The delta-shaped Billroth-I anastomosis is a safe and feasible laparoscopic reconstruction method for early-stage distal gastric cancer. It has the advantage of minimal invasiveness, good operative views and short operative time. Satisfactory outcomes are guaranteed if we know its technical details.


Acknowledgements

Funding: The work is supported by Zhejiang Province Public Technology Applied Research Project (No. 2014C33236) and project of medicine and health science and technology of Zhejiang province (No. 2014KYB192).


Footnote

Conflicts of Interest: The authors have no conflicts of interest to declare.

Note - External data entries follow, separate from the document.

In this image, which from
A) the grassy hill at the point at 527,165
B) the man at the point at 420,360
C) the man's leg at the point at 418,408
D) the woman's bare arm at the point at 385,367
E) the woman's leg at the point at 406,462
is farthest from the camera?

Ethical Statement: The work was approved by the ethnical committee of our hospital. Written informed consent was obtained from the patient. A copy of the written consent is available for review by the Editor-in-Chief of this journal.


References

  1. Zhang J, Ying RC, Wei W, et al. Delta-shaped Billroth-I anastomosis following laparoscopic distal gastrectomy was performed. Asvide 2016;3:221. Available online: http://www.asvide.com/articles/980
  2. Kanaya S, Gomi T, Momoi H, et al. Delta-shaped anastomosis in totally laparoscopic Billroth I gastrectomy: new technique of intraabdominal gastroduodenostomy. J Am Coll Surg 2002;195:284-7. [Crossref] [PubMed]
  3. Huang C, Lin M, Chen Q, et al. A modified delta-shaped gastroduodenostomy in totally laparoscopic distal gastrectomy for gastric cancer: a safe and feasible technique. PLoS One 2014;9:e102736. [Crossref] [PubMed]
doi: 10.21037/jovs.2016.05.02
Cite this article as: Zhang J, Ying RC, Wei W, Zhu AK, Yin G. Delta-shaped Billroth-I anastomosis in totally laparoscopic distal gastrectomy with D2 lymph node dissection for gastric cancer. J Vis Surg 2016;2:100.